▶ **出典抜粋**
日曜日にやっていた「美空ひばり誕生物語」を見ていた。 番組も後半に差し掛かり、和枝役も上戸彩に変わって、「港町十三番地」のレコーディングのシーン。
幼少の砌、まだばあちゃんも生きていて、あたくしは耳から入ってくる歌謡曲や演歌を 片っ端から覚えて、歌詞カードも何もなしに歌える、記憶力の塊のような時代があったんだけど、 3歳にしてがなっていたのは「北の宿から」と「津軽海峡冬景色」あたりが定番であった(笑)。 特別に演歌が好き!!・・・・というのではなくて、とにかくあの頃は、アイドルでも何でも、 今のようなリリース速度ではなく、年に1〜3曲出せばいい方で、 1年中同じ曲が流れていることも珍しくなく、更にあたくしが生まれるもっと前の時代になると、 1曲で何年も歌いつなぐことが当たり前だったらしい。

▶ **課題設定 A**
記録の中から文字列「JSON」を含む行をすべて特定し、各行を一字も変えずに書き写してください。
出典抜粋と記録のあいだには何の関係もない。

▶ **データ欄**
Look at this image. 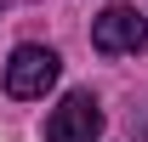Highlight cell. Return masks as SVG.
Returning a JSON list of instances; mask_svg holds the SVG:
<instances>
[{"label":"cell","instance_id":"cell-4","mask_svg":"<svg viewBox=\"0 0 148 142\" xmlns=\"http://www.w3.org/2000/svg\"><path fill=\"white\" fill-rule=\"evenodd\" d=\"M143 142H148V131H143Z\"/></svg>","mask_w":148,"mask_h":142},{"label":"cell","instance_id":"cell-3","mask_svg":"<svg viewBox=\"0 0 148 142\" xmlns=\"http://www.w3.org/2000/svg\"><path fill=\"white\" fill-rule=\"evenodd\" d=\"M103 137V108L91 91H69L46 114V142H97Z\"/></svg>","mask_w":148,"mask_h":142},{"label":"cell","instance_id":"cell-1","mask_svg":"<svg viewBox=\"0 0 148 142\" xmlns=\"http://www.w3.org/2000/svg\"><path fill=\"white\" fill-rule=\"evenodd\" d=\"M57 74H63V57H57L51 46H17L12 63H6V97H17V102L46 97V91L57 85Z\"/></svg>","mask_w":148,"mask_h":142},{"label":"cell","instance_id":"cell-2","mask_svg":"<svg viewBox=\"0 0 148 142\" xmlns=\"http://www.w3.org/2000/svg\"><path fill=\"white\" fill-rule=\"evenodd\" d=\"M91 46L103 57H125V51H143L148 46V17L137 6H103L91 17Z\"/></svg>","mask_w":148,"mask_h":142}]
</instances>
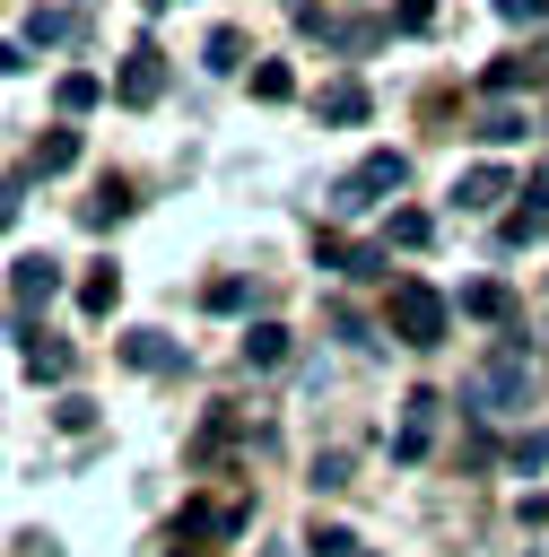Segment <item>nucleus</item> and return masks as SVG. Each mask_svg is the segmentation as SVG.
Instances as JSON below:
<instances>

▶ **課題設定 B**
出典抜粋に題名が出てくる歌をすべて挙げよ。

▶ **解答全文 A**
Returning a JSON list of instances; mask_svg holds the SVG:
Instances as JSON below:

▶ **解答全文 B**
港町十三番地
北の宿から
津軽海峡冬景色